Aim: From the blog post on teaching skills below, reproduce everything from "Kyriacou has identified" down to "on each other.".

Spring cleaning our teaching part 1: knowledge, decision making and action

First posted on Tales From the Reach on 24 February 2019.

As there are currently plenty of CPD materials, books and blogs centred on how pupils learn, it is incumbent upon us to constantly consider and reconsider how we teach in the classroom and apply all of the ideas on learning we are reading to our practice. Here, it is worth thinking about how we can develop our ‘teaching skills’ as teachers before looking at more concrete examples of ‘teaching methods’. Moreover, I use the term ‘teaching skills’ as a precursor to ‘teaching methods’ as it is essential that we think about what we are going to do in the classroom as well as reflect on the impact of our teaching rather than just delivering content in lessons. By this, I mean that we cannot just replicate other people’s style of teaching, methods or ideas without establishing a framework in which to evaluate them in relation to our overall strengths and weaknesses as well as our pupils.

Importantly, there is a whole host of academic research on ‘teaching skills’, just like there is on learning, but delving into this research is time consuming and often distracts from the practicalities of day-to-day life in schools. However, in summing up much of this research, Chris Kyriacou (2014) says that academic studies view teaching as a complex cognitive skill that is centred on knowledge about how to construct and conduct lessons as well as adequately conveying the content to be taught. If this sentence seems obvious, Kyriacou identifies three tangible ‘key elements’ of teaching to help us reflect on some of our key skills. These are:

  • knowledge
  • decision making
  • and action.

Kyriacou has identified these three as, firstly, subject knowledge comprises what we know about the subject taught and an awareness of what the curriculum entails, which is essential to our own understanding of how to pass this knowledge onto others. Moreover, subject specific pedagogical knowledge includes an awareness of the how our pupils learn as well as knowledge of our own strengths and weakness as teachers. These two types of knowledge are essential in terms teaching as both interact and are dependent on each other.

Secondly, Kyriacou identifies decision making as a key factor in teaching as it occurs before the lesson, during the lesson and, of course, after a lesson when you reflect on how well everything panned out. I once heard a Herts for Learning adviser tell a group of trainees that teachers are ranked second only to fighter pilots for the amount of job specific decisions they have to make in a day. Although I have not found the actual study cited, many estimate that we make upwards of 1,500 decisions a day. Moreover, decision making is essential in planning schemes of work to fit around syllabuses. In this sense, most curriculum subjects are decision-making intense subjects as you will have decide what to include in lessons and what choices of topics your students will be most engaged in. More importantly, you will have to assess the content of lessons, especially key words, vocabulary and terms, to decide whether students can access them with or without further elaboration. For example, in my own subject of Religious Education, I cannot take it for granted that pupils will understand terms like ‘Eucharist’ or ‘atonement’. Decision making is obviously a key reason why we have had a recent INSET on curriculum planning and have been reviewing our long and medium term plans. It is also an important focus under the new Ofsted inspection framework.

Available data:

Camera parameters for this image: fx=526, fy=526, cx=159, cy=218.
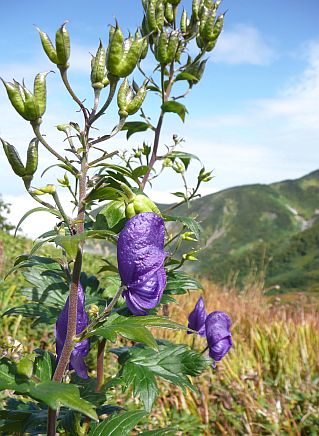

Solution:
Kyriacou has identified these three as, firstly, subject knowledge comprises what we know about the subject taught and an awareness of what the curriculum entails, which is essential to our own understanding of how to pass this knowledge onto others. Moreover, subject specific pedagogical knowledge includes an awareness of the how our pupils learn as well as knowledge of our own strengths and weakness as teachers. These two types of knowledge are essential in terms teaching as both interact and are dependent on each other.